Gurgling from the backseat jolted her. She had to go in before Emily woke up. It’s now or never, Hannah. She turned on the engine one last time, blasting the heat on high before she had to leave the car.

She slipped her lucky red wool knitted hat with its oversized pom-pom onto her head with a decisive tug—she’d need all the luck she could get. She had a good ten minutes before she had to worry about Emily getting cold, but she added a few more layers of blankets onto the baby, who was already bundled in a bunting bag, hat, and mittens. Hannah reached over to the passenger seat, her hands blindly seeking out her purse and mittens, while her eyes stayed riveted on the cabin. She tucked the vintage Santa tin filled with homemade, sparkle-laden sugar cookies under her arm. No one could resist her Christmas cookies.

She hoped Louise’s brother, once Christopher James, now Jackson Pierce, was the type of man to appreciate homemade cookies. His name change had added a few extra days to her search, but thanks to her friends at the police department and her own bit of ingenuity, she’d found him at this cabin. There was no trace of Christopher James when child services had looked for him, but Hannah knew the details of his past, and knew this man would want nothing to do with Louise’s baby. She’d been pretty shocked by his identity. He was the founder and CEO of one of North America’s largest computer software companies.

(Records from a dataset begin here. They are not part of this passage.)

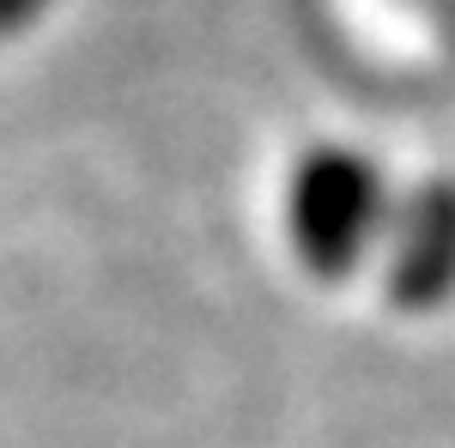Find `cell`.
<instances>
[{
    "label": "cell",
    "instance_id": "1",
    "mask_svg": "<svg viewBox=\"0 0 455 448\" xmlns=\"http://www.w3.org/2000/svg\"><path fill=\"white\" fill-rule=\"evenodd\" d=\"M388 176L358 145H310L285 176V242L298 267L322 285H347L364 261H377L388 231Z\"/></svg>",
    "mask_w": 455,
    "mask_h": 448
},
{
    "label": "cell",
    "instance_id": "2",
    "mask_svg": "<svg viewBox=\"0 0 455 448\" xmlns=\"http://www.w3.org/2000/svg\"><path fill=\"white\" fill-rule=\"evenodd\" d=\"M377 279L401 315H431L455 297V176H419L395 194Z\"/></svg>",
    "mask_w": 455,
    "mask_h": 448
},
{
    "label": "cell",
    "instance_id": "3",
    "mask_svg": "<svg viewBox=\"0 0 455 448\" xmlns=\"http://www.w3.org/2000/svg\"><path fill=\"white\" fill-rule=\"evenodd\" d=\"M49 6H55V0H0V43H6V36H25L31 25H43Z\"/></svg>",
    "mask_w": 455,
    "mask_h": 448
}]
</instances>
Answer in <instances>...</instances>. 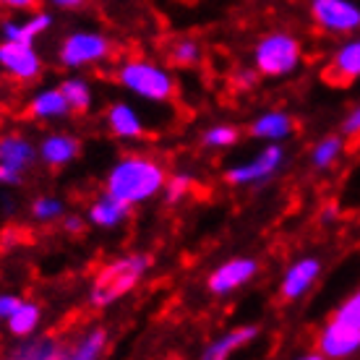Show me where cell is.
I'll return each instance as SVG.
<instances>
[{"instance_id":"30","label":"cell","mask_w":360,"mask_h":360,"mask_svg":"<svg viewBox=\"0 0 360 360\" xmlns=\"http://www.w3.org/2000/svg\"><path fill=\"white\" fill-rule=\"evenodd\" d=\"M332 319H337V321H342V324H347V326L360 329V290H355V292L345 300L342 306L334 311Z\"/></svg>"},{"instance_id":"16","label":"cell","mask_w":360,"mask_h":360,"mask_svg":"<svg viewBox=\"0 0 360 360\" xmlns=\"http://www.w3.org/2000/svg\"><path fill=\"white\" fill-rule=\"evenodd\" d=\"M292 131H295V117L290 115L288 110H264L248 126V134L253 139L266 141V144H271V141L282 144L288 136H292Z\"/></svg>"},{"instance_id":"19","label":"cell","mask_w":360,"mask_h":360,"mask_svg":"<svg viewBox=\"0 0 360 360\" xmlns=\"http://www.w3.org/2000/svg\"><path fill=\"white\" fill-rule=\"evenodd\" d=\"M134 207L126 204V201H120V198L110 196L108 191L97 196L91 201L89 212H86V219H89L91 225L99 227V230H115V227L126 225L128 217H131Z\"/></svg>"},{"instance_id":"15","label":"cell","mask_w":360,"mask_h":360,"mask_svg":"<svg viewBox=\"0 0 360 360\" xmlns=\"http://www.w3.org/2000/svg\"><path fill=\"white\" fill-rule=\"evenodd\" d=\"M27 115L32 120H45V123H55V120H65L73 115L71 105L65 94L60 91V86H47L32 94L27 105Z\"/></svg>"},{"instance_id":"3","label":"cell","mask_w":360,"mask_h":360,"mask_svg":"<svg viewBox=\"0 0 360 360\" xmlns=\"http://www.w3.org/2000/svg\"><path fill=\"white\" fill-rule=\"evenodd\" d=\"M115 79L128 94L144 99V102H152V105L172 102L175 91H178L175 76L165 65L154 63L149 58H139V55L123 58L117 63Z\"/></svg>"},{"instance_id":"18","label":"cell","mask_w":360,"mask_h":360,"mask_svg":"<svg viewBox=\"0 0 360 360\" xmlns=\"http://www.w3.org/2000/svg\"><path fill=\"white\" fill-rule=\"evenodd\" d=\"M37 162H39V149H37V144L29 141L27 136L21 134L0 136V165H8V167L27 175Z\"/></svg>"},{"instance_id":"20","label":"cell","mask_w":360,"mask_h":360,"mask_svg":"<svg viewBox=\"0 0 360 360\" xmlns=\"http://www.w3.org/2000/svg\"><path fill=\"white\" fill-rule=\"evenodd\" d=\"M65 345L60 340H55L50 334H32L18 340V345L8 352V358L13 360H60L68 358V350H63Z\"/></svg>"},{"instance_id":"7","label":"cell","mask_w":360,"mask_h":360,"mask_svg":"<svg viewBox=\"0 0 360 360\" xmlns=\"http://www.w3.org/2000/svg\"><path fill=\"white\" fill-rule=\"evenodd\" d=\"M308 11L326 34H355L360 29V6L352 0H311Z\"/></svg>"},{"instance_id":"23","label":"cell","mask_w":360,"mask_h":360,"mask_svg":"<svg viewBox=\"0 0 360 360\" xmlns=\"http://www.w3.org/2000/svg\"><path fill=\"white\" fill-rule=\"evenodd\" d=\"M39 324H42V306L34 303V300H24V303L6 319V332H8L11 337H16V340H24V337L37 334Z\"/></svg>"},{"instance_id":"12","label":"cell","mask_w":360,"mask_h":360,"mask_svg":"<svg viewBox=\"0 0 360 360\" xmlns=\"http://www.w3.org/2000/svg\"><path fill=\"white\" fill-rule=\"evenodd\" d=\"M316 347L321 352V358H350L360 350V329L329 319L324 329L319 332Z\"/></svg>"},{"instance_id":"29","label":"cell","mask_w":360,"mask_h":360,"mask_svg":"<svg viewBox=\"0 0 360 360\" xmlns=\"http://www.w3.org/2000/svg\"><path fill=\"white\" fill-rule=\"evenodd\" d=\"M191 188H193V178L188 172H172L167 175V183H165V201L167 204H180L183 198L188 196Z\"/></svg>"},{"instance_id":"14","label":"cell","mask_w":360,"mask_h":360,"mask_svg":"<svg viewBox=\"0 0 360 360\" xmlns=\"http://www.w3.org/2000/svg\"><path fill=\"white\" fill-rule=\"evenodd\" d=\"M39 162L50 167V170H60V167H68L79 160L82 154V141L73 134H65V131H53L47 134L42 141H39Z\"/></svg>"},{"instance_id":"32","label":"cell","mask_w":360,"mask_h":360,"mask_svg":"<svg viewBox=\"0 0 360 360\" xmlns=\"http://www.w3.org/2000/svg\"><path fill=\"white\" fill-rule=\"evenodd\" d=\"M24 172L13 170V167H8V165H0V186H8V188H13V186H21L24 183Z\"/></svg>"},{"instance_id":"28","label":"cell","mask_w":360,"mask_h":360,"mask_svg":"<svg viewBox=\"0 0 360 360\" xmlns=\"http://www.w3.org/2000/svg\"><path fill=\"white\" fill-rule=\"evenodd\" d=\"M32 219L34 222H55V219H63L65 214V204L58 196H37L32 201Z\"/></svg>"},{"instance_id":"21","label":"cell","mask_w":360,"mask_h":360,"mask_svg":"<svg viewBox=\"0 0 360 360\" xmlns=\"http://www.w3.org/2000/svg\"><path fill=\"white\" fill-rule=\"evenodd\" d=\"M259 337V326L256 324H245V326H235L230 332L219 334L214 342L207 345V350L201 352L204 360H227L230 355H235L238 350H243Z\"/></svg>"},{"instance_id":"22","label":"cell","mask_w":360,"mask_h":360,"mask_svg":"<svg viewBox=\"0 0 360 360\" xmlns=\"http://www.w3.org/2000/svg\"><path fill=\"white\" fill-rule=\"evenodd\" d=\"M110 347V332L105 326H91L73 340L68 360H99Z\"/></svg>"},{"instance_id":"8","label":"cell","mask_w":360,"mask_h":360,"mask_svg":"<svg viewBox=\"0 0 360 360\" xmlns=\"http://www.w3.org/2000/svg\"><path fill=\"white\" fill-rule=\"evenodd\" d=\"M262 271V264L253 256H235V259H227L219 266L209 271L207 277V290L214 297H227L235 290L245 288L251 279L259 277Z\"/></svg>"},{"instance_id":"4","label":"cell","mask_w":360,"mask_h":360,"mask_svg":"<svg viewBox=\"0 0 360 360\" xmlns=\"http://www.w3.org/2000/svg\"><path fill=\"white\" fill-rule=\"evenodd\" d=\"M303 63V45L290 32H269L253 45V68L264 79H288Z\"/></svg>"},{"instance_id":"33","label":"cell","mask_w":360,"mask_h":360,"mask_svg":"<svg viewBox=\"0 0 360 360\" xmlns=\"http://www.w3.org/2000/svg\"><path fill=\"white\" fill-rule=\"evenodd\" d=\"M342 134L347 136V139H360V105L355 110H352L350 115L345 117Z\"/></svg>"},{"instance_id":"10","label":"cell","mask_w":360,"mask_h":360,"mask_svg":"<svg viewBox=\"0 0 360 360\" xmlns=\"http://www.w3.org/2000/svg\"><path fill=\"white\" fill-rule=\"evenodd\" d=\"M360 79V37L347 39L329 55V60L321 68V82L334 89H345Z\"/></svg>"},{"instance_id":"9","label":"cell","mask_w":360,"mask_h":360,"mask_svg":"<svg viewBox=\"0 0 360 360\" xmlns=\"http://www.w3.org/2000/svg\"><path fill=\"white\" fill-rule=\"evenodd\" d=\"M45 63L42 55L37 53L32 42H13V39H0V71L13 82H34L39 79Z\"/></svg>"},{"instance_id":"6","label":"cell","mask_w":360,"mask_h":360,"mask_svg":"<svg viewBox=\"0 0 360 360\" xmlns=\"http://www.w3.org/2000/svg\"><path fill=\"white\" fill-rule=\"evenodd\" d=\"M288 162V152L279 141H271L256 154L253 160L243 165H233L225 170V183L233 188H248V186H259V183H269L277 178L279 170Z\"/></svg>"},{"instance_id":"24","label":"cell","mask_w":360,"mask_h":360,"mask_svg":"<svg viewBox=\"0 0 360 360\" xmlns=\"http://www.w3.org/2000/svg\"><path fill=\"white\" fill-rule=\"evenodd\" d=\"M58 86H60V91L68 99L73 115H86L89 112L91 105H94V89H91V84L84 76H68Z\"/></svg>"},{"instance_id":"11","label":"cell","mask_w":360,"mask_h":360,"mask_svg":"<svg viewBox=\"0 0 360 360\" xmlns=\"http://www.w3.org/2000/svg\"><path fill=\"white\" fill-rule=\"evenodd\" d=\"M319 277H321V262L316 256H303L285 269V274L279 279V295L288 303H295L311 292Z\"/></svg>"},{"instance_id":"36","label":"cell","mask_w":360,"mask_h":360,"mask_svg":"<svg viewBox=\"0 0 360 360\" xmlns=\"http://www.w3.org/2000/svg\"><path fill=\"white\" fill-rule=\"evenodd\" d=\"M86 3H89V0H50V6L60 11H79V8H84Z\"/></svg>"},{"instance_id":"2","label":"cell","mask_w":360,"mask_h":360,"mask_svg":"<svg viewBox=\"0 0 360 360\" xmlns=\"http://www.w3.org/2000/svg\"><path fill=\"white\" fill-rule=\"evenodd\" d=\"M152 269L149 253H123L105 266H99L89 285V303L91 308H108L117 300L131 295L139 282Z\"/></svg>"},{"instance_id":"13","label":"cell","mask_w":360,"mask_h":360,"mask_svg":"<svg viewBox=\"0 0 360 360\" xmlns=\"http://www.w3.org/2000/svg\"><path fill=\"white\" fill-rule=\"evenodd\" d=\"M105 128L117 141H141L146 136L144 117L126 99H117L105 110Z\"/></svg>"},{"instance_id":"5","label":"cell","mask_w":360,"mask_h":360,"mask_svg":"<svg viewBox=\"0 0 360 360\" xmlns=\"http://www.w3.org/2000/svg\"><path fill=\"white\" fill-rule=\"evenodd\" d=\"M115 53V42L94 29H76L65 34L58 45V63L68 71H82L89 65H99L110 60Z\"/></svg>"},{"instance_id":"17","label":"cell","mask_w":360,"mask_h":360,"mask_svg":"<svg viewBox=\"0 0 360 360\" xmlns=\"http://www.w3.org/2000/svg\"><path fill=\"white\" fill-rule=\"evenodd\" d=\"M55 18L53 13H47V11H29L27 18H21V21H3L0 24V34L3 39H13V42H32L34 45L37 39L42 34H47L50 29H53Z\"/></svg>"},{"instance_id":"37","label":"cell","mask_w":360,"mask_h":360,"mask_svg":"<svg viewBox=\"0 0 360 360\" xmlns=\"http://www.w3.org/2000/svg\"><path fill=\"white\" fill-rule=\"evenodd\" d=\"M0 321H3V319H0Z\"/></svg>"},{"instance_id":"1","label":"cell","mask_w":360,"mask_h":360,"mask_svg":"<svg viewBox=\"0 0 360 360\" xmlns=\"http://www.w3.org/2000/svg\"><path fill=\"white\" fill-rule=\"evenodd\" d=\"M167 170L149 154H126L105 175V191L131 207L146 204L165 191Z\"/></svg>"},{"instance_id":"35","label":"cell","mask_w":360,"mask_h":360,"mask_svg":"<svg viewBox=\"0 0 360 360\" xmlns=\"http://www.w3.org/2000/svg\"><path fill=\"white\" fill-rule=\"evenodd\" d=\"M63 230L68 235H82L84 233V219L82 217H76V214H63Z\"/></svg>"},{"instance_id":"27","label":"cell","mask_w":360,"mask_h":360,"mask_svg":"<svg viewBox=\"0 0 360 360\" xmlns=\"http://www.w3.org/2000/svg\"><path fill=\"white\" fill-rule=\"evenodd\" d=\"M201 58H204L201 42L193 37H183L170 47V63L178 65V68H193V65L201 63Z\"/></svg>"},{"instance_id":"26","label":"cell","mask_w":360,"mask_h":360,"mask_svg":"<svg viewBox=\"0 0 360 360\" xmlns=\"http://www.w3.org/2000/svg\"><path fill=\"white\" fill-rule=\"evenodd\" d=\"M342 149H345V141L340 136H326L321 141H316L314 149H311V165H314L316 170H329L340 160Z\"/></svg>"},{"instance_id":"34","label":"cell","mask_w":360,"mask_h":360,"mask_svg":"<svg viewBox=\"0 0 360 360\" xmlns=\"http://www.w3.org/2000/svg\"><path fill=\"white\" fill-rule=\"evenodd\" d=\"M0 6L6 11H37L39 0H0Z\"/></svg>"},{"instance_id":"31","label":"cell","mask_w":360,"mask_h":360,"mask_svg":"<svg viewBox=\"0 0 360 360\" xmlns=\"http://www.w3.org/2000/svg\"><path fill=\"white\" fill-rule=\"evenodd\" d=\"M21 303H24V297L16 295V292H0V319L6 321Z\"/></svg>"},{"instance_id":"25","label":"cell","mask_w":360,"mask_h":360,"mask_svg":"<svg viewBox=\"0 0 360 360\" xmlns=\"http://www.w3.org/2000/svg\"><path fill=\"white\" fill-rule=\"evenodd\" d=\"M238 141H240V128L233 126V123H214V126H209L207 131L201 134V146H204V149H212V152L233 149Z\"/></svg>"}]
</instances>
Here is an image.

Hannah opened the door and the wind whipped snow onto her face as she struggled to get out quickly before the cold air infiltrated the car. She stepped into at least three feet of snow and fought the urge to yelp out loud as it made contact with her feet. So much for waterproof boots. Careful not to fall and drop the cookies, she walked as fast as she could, her feet feeling like lead as she reached the front porch. She glanced around the house and confirmed what she’d suspected from the inside of her car—there was no Christmas wreath on the door or Christmas lights. Or anything remotely Christmas-y at all.

It was an omen. A bad one.

She gave herself a mental shake, forcing herself to calm down. Hurry up, Hannah.